[Spatial relationship rows]
____________

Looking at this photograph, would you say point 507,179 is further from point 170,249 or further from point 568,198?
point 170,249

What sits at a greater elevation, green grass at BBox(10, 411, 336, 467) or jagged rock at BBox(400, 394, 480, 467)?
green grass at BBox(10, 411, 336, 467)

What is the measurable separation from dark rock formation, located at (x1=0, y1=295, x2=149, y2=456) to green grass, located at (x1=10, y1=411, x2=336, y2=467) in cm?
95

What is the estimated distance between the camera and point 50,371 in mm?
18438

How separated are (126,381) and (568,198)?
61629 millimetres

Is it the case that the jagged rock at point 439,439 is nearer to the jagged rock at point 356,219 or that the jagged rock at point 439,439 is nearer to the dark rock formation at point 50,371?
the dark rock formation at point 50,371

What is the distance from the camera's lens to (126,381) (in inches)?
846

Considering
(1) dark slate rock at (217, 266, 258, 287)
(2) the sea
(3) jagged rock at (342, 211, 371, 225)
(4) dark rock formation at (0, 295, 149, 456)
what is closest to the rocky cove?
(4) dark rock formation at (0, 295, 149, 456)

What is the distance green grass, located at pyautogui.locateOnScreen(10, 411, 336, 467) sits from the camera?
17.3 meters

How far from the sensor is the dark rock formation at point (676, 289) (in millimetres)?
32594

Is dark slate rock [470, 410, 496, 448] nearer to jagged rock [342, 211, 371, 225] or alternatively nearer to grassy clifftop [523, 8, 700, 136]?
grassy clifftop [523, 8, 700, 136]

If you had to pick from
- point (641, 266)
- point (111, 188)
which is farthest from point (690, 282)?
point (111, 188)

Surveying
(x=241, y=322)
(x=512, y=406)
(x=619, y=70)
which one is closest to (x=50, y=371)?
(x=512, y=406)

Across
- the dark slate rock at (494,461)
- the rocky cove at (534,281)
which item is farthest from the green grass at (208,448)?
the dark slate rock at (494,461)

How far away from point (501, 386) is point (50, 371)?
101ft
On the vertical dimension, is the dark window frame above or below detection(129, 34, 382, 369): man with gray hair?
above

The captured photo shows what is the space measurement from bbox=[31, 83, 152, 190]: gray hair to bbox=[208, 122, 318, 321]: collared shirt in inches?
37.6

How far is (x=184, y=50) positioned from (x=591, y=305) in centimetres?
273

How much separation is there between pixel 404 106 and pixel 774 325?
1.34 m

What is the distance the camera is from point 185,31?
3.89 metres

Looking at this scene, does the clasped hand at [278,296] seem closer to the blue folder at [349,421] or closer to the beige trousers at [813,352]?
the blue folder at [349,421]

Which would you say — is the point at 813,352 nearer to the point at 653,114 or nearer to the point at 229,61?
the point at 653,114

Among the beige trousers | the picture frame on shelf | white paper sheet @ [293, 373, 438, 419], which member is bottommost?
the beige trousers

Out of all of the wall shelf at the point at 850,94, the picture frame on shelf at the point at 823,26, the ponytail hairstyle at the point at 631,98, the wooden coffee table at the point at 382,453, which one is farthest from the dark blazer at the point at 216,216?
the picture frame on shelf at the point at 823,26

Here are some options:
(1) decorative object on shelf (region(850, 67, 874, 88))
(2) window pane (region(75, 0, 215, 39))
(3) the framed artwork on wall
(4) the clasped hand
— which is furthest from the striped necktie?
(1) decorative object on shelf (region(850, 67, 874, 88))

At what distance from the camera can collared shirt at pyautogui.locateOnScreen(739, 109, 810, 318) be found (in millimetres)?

____________

• [CHALLENGE]: Reproduce every one of the rows above verbatim, with no changes.

• [SOLUTION]:
Looking at this photograph, would you say point 507,179 is further from point 170,249 or further from point 568,198?
point 170,249

What sits at a greater elevation, green grass at BBox(10, 411, 336, 467) or jagged rock at BBox(400, 394, 480, 467)?
green grass at BBox(10, 411, 336, 467)

What is the measurable separation from dark rock formation, located at (x1=0, y1=295, x2=149, y2=456) to green grass, located at (x1=10, y1=411, x2=336, y2=467) in cm?
95

What is the estimated distance between the camera and point 50,371 in mm?
18438

How separated are (126,381) and (568,198)?
61629 millimetres

Is it the case that the jagged rock at point 439,439 is nearer to the jagged rock at point 356,219 or that the jagged rock at point 439,439 is nearer to the dark rock formation at point 50,371?
the dark rock formation at point 50,371

What is the distance from the camera's lens to (126,381) (in inches)?
846

Considering
(1) dark slate rock at (217, 266, 258, 287)
(2) the sea
(3) jagged rock at (342, 211, 371, 225)
(4) dark rock formation at (0, 295, 149, 456)
what is closest to the rocky cove?
(4) dark rock formation at (0, 295, 149, 456)

What is the distance green grass, located at pyautogui.locateOnScreen(10, 411, 336, 467) sits from the camera?
17.3 meters

How far from the sensor is the dark rock formation at point (676, 289) (in millimetres)?
32594

Is dark slate rock [470, 410, 496, 448] nearer to jagged rock [342, 211, 371, 225] or alternatively nearer to grassy clifftop [523, 8, 700, 136]?
grassy clifftop [523, 8, 700, 136]

If you had to pick from
- point (641, 266)
- point (111, 188)
which is farthest from point (690, 282)?
point (111, 188)

Surveying
(x=241, y=322)
(x=512, y=406)
(x=619, y=70)
which one is closest to (x=50, y=371)?
(x=512, y=406)

Across
- the dark slate rock at (494,461)
- the rocky cove at (534,281)
which item is farthest from the green grass at (208,448)?
the dark slate rock at (494,461)

How far away from point (501, 386) is point (50, 371)?
101ft
On the vertical dimension, is the dark window frame above or below detection(129, 34, 382, 369): man with gray hair?
above

The captured photo shows what is the space measurement from bbox=[31, 83, 152, 190]: gray hair to bbox=[208, 122, 318, 321]: collared shirt in inches?
37.6

How far is (x=184, y=50) positioned from (x=591, y=305) in centimetres?
273

How much separation is there between pixel 404 106 and pixel 774 325?
1.34 m

What is the distance the camera is from point 185,31?
3.89 metres

Looking at this scene, does the clasped hand at [278,296] seem closer to the blue folder at [349,421] or closer to the beige trousers at [813,352]?
the blue folder at [349,421]

Which would you say — is the point at 813,352 nearer to the point at 653,114 or nearer to the point at 229,61?
the point at 653,114

Among the beige trousers | the picture frame on shelf | white paper sheet @ [293, 373, 438, 419], which member is bottommost?
the beige trousers

Out of all of the wall shelf at the point at 850,94, the picture frame on shelf at the point at 823,26, the ponytail hairstyle at the point at 631,98, the wooden coffee table at the point at 382,453, which one is farthest from the dark blazer at the point at 216,216?
the picture frame on shelf at the point at 823,26

Here are some options:
(1) decorative object on shelf (region(850, 67, 874, 88))
(2) window pane (region(75, 0, 215, 39))
(3) the framed artwork on wall
(4) the clasped hand
— which is furthest from the striped necktie?
(1) decorative object on shelf (region(850, 67, 874, 88))

At what distance from the camera can collared shirt at pyautogui.locateOnScreen(739, 109, 810, 318) be found (in millimetres)?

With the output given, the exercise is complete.